Fear of being taken advantage of also interferes with one’s workplace behaviors. It may have a significant influence on our behaviors at the workplace especially when there is a lesser sense of control. Fear of being exploited by others can even make us exercise control and micro-manage others. It makes us feel insecure just because someone else is in control of a certain task or situation. It may seem like people are taking advantage of our good nature and that depletes motivation to work efficiently.
Fears make employees engage in “safety behaviors”. Safety Behaviors such as direct avoidance, escape & subtle avoidance (preventive) create a false sense of security but greatly compromise productivity, creativity and efficiency. It may result in overanalyzing, over cautiousness, over-compliance, and over-testing every task. Self-image is important and the fear of being incompetent, weak, or inefficient can have a debilitating influence on our priorities, relationships, and actions. This is counterproductive to what leaders set out to achieve in the first place. By creating a culture that rewards excitement, joy, playfulness, and trust, leaders can enhance psychological safety, that is reducing fear response and enhancing productivity.
A playful environment is typically engaging, interactive, and personal. In addition, it has a tinge of exuberance and excitement that can even make it messy. It’s typically full of stimuli – light, color, sound, and action. Children’s playground personifies Playfulness! In contrast, workplaces are dull, formal, elegant, and structured. A board room is typically serene, noise-free, formal, and promotes hierarchical context. Everyone knows where their place is. There are rewards for politeness and hierarchy provides cues on the relative importance of each person.
Our response in such situations is polite and usually looks good. As a result, the rigidity of such an environment makes conversations predictable and devalues risk-taking, creativity, and exuberance. For creating a playful environment, managers must allocate significant time in which employees feel encouraged and rewarded. Hence, they can engage in playful activities in the workplace, a friendly manner. Additionally, failure, in such an environment, is not unproductive.
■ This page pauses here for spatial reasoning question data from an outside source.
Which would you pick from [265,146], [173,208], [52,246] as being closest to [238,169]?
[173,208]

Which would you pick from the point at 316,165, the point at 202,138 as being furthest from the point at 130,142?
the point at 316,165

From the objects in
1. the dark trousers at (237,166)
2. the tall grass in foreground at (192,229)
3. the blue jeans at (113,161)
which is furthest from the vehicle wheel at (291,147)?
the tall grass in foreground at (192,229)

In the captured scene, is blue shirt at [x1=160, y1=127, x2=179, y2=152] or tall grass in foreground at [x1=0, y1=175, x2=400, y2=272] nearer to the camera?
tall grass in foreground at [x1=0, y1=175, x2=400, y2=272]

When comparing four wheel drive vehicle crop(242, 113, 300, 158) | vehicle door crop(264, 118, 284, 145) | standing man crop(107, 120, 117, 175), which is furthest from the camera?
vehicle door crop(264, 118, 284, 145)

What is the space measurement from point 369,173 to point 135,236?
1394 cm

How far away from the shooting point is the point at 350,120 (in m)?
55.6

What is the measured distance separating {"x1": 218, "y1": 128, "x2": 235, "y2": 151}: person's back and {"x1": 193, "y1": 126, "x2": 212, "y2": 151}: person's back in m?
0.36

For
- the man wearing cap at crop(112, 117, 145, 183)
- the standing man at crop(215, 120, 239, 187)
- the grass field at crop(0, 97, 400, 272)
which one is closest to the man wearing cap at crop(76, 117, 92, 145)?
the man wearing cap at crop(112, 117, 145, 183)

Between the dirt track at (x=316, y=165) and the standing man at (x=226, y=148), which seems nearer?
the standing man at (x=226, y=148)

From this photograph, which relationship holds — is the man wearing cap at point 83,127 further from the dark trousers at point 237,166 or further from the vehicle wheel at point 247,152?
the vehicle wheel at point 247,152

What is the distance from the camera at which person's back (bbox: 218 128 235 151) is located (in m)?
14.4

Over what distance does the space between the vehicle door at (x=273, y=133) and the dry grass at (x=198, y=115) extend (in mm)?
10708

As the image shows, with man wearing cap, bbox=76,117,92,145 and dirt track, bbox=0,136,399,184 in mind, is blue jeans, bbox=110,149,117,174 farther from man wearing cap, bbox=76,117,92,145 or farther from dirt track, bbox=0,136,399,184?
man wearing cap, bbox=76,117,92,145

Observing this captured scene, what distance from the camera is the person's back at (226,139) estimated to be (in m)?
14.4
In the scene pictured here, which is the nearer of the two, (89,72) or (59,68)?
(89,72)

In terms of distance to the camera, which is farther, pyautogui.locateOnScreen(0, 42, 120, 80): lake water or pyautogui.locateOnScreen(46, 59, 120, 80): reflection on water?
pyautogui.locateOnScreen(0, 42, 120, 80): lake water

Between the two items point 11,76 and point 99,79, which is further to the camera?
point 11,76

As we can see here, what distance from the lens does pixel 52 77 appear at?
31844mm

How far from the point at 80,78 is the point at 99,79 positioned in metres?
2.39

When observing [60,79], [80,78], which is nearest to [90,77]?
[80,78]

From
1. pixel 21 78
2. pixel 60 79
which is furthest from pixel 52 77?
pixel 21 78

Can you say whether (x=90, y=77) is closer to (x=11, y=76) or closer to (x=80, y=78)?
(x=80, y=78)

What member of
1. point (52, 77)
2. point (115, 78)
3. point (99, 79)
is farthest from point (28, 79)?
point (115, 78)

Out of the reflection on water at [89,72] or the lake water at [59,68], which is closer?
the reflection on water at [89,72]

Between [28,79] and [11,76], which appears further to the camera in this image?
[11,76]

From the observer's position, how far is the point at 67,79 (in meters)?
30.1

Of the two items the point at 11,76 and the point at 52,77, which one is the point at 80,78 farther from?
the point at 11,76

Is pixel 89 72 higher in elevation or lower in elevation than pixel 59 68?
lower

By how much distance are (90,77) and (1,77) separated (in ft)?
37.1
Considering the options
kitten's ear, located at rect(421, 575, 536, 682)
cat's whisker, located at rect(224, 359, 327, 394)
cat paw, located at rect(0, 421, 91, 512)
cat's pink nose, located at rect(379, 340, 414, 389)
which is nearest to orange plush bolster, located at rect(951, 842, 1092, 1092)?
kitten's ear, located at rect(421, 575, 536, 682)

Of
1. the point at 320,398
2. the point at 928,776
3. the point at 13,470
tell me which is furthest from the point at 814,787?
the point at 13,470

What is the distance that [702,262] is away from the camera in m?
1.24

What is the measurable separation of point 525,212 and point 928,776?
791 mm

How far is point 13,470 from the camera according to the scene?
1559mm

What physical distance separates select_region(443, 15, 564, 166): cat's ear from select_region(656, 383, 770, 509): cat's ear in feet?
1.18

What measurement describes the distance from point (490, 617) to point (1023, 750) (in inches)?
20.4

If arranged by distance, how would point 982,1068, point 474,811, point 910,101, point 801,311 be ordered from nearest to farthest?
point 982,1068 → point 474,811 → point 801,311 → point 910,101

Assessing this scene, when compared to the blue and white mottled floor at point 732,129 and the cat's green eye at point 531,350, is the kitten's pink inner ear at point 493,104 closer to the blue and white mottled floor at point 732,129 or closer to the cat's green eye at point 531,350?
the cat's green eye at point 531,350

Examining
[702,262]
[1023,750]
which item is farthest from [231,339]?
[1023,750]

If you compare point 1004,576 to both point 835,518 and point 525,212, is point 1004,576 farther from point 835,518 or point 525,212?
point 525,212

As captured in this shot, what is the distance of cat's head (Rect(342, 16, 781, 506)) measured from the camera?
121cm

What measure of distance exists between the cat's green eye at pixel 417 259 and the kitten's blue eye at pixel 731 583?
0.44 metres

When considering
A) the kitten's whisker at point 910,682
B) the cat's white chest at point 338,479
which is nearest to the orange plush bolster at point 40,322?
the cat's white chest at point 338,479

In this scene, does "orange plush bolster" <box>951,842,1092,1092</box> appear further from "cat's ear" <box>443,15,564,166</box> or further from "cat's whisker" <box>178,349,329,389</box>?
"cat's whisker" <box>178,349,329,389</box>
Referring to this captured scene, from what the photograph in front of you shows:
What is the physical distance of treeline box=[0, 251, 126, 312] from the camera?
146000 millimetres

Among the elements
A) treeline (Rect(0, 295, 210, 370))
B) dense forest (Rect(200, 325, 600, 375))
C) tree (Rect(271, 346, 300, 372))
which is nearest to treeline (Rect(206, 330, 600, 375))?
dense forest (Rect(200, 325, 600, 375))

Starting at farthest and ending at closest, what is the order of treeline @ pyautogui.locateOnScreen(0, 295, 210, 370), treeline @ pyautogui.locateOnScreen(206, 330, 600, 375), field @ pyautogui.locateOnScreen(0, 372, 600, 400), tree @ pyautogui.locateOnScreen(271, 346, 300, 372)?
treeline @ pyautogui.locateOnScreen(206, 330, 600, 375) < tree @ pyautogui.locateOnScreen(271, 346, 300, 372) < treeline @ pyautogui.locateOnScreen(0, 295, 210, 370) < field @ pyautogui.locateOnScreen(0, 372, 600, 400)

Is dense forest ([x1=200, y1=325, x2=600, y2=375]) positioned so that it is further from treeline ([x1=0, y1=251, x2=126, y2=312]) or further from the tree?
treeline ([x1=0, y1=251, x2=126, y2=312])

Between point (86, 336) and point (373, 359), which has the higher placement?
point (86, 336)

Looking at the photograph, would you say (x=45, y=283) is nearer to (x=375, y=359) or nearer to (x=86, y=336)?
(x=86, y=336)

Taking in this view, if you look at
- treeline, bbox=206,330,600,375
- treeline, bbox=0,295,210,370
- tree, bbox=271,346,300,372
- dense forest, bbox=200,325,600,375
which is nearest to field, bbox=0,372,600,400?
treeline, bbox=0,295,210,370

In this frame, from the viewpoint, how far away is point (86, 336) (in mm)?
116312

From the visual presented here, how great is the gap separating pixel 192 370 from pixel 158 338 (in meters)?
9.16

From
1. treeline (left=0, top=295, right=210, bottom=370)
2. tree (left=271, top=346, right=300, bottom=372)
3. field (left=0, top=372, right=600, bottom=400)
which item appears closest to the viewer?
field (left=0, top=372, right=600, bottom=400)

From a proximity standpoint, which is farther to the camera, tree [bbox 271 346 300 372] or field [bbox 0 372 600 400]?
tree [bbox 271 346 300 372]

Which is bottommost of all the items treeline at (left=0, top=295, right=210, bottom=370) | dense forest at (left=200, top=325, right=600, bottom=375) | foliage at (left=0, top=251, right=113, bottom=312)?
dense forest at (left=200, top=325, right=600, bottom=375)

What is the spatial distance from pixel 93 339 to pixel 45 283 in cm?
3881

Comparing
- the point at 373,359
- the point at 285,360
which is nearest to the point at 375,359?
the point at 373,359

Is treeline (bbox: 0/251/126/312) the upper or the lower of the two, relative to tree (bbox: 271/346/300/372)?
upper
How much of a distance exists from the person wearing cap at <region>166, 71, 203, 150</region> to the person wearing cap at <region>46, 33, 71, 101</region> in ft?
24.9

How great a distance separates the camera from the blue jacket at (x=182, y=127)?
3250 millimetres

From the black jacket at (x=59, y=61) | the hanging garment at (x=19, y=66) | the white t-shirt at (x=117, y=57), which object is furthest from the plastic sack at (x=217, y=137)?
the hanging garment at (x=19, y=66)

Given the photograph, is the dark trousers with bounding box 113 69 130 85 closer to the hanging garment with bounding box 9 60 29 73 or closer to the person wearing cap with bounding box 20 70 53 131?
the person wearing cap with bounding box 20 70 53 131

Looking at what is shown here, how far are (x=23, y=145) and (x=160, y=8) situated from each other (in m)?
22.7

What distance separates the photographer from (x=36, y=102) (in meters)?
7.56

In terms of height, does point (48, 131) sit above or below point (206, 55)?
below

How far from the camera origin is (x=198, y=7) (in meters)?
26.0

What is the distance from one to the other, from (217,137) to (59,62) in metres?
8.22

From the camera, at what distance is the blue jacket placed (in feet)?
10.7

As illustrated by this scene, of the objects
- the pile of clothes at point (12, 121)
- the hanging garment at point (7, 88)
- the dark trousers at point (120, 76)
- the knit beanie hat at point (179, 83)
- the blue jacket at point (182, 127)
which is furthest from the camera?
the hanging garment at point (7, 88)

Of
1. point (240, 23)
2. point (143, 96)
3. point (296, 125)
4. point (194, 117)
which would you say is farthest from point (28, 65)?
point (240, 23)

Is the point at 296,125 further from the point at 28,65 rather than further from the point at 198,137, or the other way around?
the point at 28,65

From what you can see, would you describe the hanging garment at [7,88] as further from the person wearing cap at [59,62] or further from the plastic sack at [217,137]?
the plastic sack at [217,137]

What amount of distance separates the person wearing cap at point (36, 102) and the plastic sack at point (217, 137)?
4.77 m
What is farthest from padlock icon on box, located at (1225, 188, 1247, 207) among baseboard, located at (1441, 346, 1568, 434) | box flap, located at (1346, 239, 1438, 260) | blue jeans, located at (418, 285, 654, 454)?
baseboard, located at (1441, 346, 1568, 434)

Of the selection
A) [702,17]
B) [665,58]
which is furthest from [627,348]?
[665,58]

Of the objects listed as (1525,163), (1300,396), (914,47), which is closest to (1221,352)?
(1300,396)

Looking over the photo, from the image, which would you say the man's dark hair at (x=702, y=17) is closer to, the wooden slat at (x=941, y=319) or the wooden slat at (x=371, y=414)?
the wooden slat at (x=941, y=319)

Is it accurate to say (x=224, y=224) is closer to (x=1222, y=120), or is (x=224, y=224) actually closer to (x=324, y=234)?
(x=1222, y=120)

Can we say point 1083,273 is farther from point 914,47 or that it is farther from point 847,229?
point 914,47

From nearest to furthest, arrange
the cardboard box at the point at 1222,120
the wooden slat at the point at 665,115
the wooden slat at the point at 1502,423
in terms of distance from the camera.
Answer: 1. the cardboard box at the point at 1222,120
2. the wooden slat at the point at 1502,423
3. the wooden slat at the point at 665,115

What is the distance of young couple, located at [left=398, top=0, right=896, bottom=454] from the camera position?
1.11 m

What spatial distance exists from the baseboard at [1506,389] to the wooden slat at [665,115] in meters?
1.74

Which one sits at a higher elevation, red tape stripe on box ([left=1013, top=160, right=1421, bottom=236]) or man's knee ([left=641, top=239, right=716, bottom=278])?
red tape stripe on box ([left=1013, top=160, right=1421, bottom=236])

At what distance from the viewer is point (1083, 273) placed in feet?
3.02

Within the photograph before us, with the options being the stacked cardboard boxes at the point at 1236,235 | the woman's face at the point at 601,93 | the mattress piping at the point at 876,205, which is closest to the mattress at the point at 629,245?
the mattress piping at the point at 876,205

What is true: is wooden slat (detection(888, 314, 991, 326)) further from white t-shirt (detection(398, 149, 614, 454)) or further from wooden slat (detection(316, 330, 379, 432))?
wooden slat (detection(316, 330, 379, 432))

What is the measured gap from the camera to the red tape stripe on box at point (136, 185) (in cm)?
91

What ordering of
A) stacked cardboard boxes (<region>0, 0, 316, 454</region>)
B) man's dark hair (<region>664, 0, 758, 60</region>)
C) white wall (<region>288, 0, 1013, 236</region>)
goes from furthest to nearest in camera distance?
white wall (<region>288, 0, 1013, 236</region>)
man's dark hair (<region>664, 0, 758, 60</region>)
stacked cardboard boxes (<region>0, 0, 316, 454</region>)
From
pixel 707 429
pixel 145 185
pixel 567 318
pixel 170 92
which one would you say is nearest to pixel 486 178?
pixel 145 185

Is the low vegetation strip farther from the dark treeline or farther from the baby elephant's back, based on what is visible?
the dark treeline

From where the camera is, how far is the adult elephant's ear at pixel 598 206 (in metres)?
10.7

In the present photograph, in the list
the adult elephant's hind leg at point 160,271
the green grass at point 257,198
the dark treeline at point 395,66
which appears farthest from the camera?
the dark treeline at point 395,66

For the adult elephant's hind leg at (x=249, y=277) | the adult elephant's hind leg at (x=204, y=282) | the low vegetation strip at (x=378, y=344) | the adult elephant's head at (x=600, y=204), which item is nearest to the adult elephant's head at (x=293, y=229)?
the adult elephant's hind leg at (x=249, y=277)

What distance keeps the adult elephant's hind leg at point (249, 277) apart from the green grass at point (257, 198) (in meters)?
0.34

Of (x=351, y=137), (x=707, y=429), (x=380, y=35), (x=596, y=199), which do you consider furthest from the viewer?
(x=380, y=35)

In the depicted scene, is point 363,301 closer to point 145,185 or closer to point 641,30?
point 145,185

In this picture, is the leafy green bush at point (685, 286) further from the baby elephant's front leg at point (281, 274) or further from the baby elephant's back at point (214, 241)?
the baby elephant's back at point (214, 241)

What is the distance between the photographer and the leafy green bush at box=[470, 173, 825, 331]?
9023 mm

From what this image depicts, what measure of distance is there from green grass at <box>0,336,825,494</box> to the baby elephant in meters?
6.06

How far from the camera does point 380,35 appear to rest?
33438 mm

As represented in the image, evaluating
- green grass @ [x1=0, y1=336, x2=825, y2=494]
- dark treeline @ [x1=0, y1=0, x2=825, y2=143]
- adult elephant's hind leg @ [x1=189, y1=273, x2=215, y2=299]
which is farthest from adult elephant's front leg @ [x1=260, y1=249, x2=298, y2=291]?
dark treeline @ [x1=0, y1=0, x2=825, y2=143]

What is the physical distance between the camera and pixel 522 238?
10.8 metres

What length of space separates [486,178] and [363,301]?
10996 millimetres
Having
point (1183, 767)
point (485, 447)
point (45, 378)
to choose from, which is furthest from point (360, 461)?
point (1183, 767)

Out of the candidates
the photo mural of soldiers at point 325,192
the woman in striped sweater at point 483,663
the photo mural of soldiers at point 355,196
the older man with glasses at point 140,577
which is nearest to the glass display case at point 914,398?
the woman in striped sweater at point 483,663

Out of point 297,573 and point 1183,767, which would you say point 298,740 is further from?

The fundamental relationship between employees and employers also called the psychological contract has evolved over the last few decades. Traditionally, employees have been contended working with successful organizations that represent big brands and are known as “winners”. Such organizations are stable, structured, enjoy the market and financial success, and are usually popular. In recent times, especially with the millennials filling the workspace in the majority, the psychological contract has seen a tectonic shift.
In conclusion, business success and job satisfaction go beyond financial success. An engaging work experience that employees engagement are naturally passionate about, connectedness, fun and enjoyment, and diversity of opportunities have taken precedence. Employees want to know that the employers don’t stick to the bottom line but also commit to providing such an engaging experience at the workplace. Employees value playfulness, exuberance, and fun and want to see it weaved into every aspect of the business.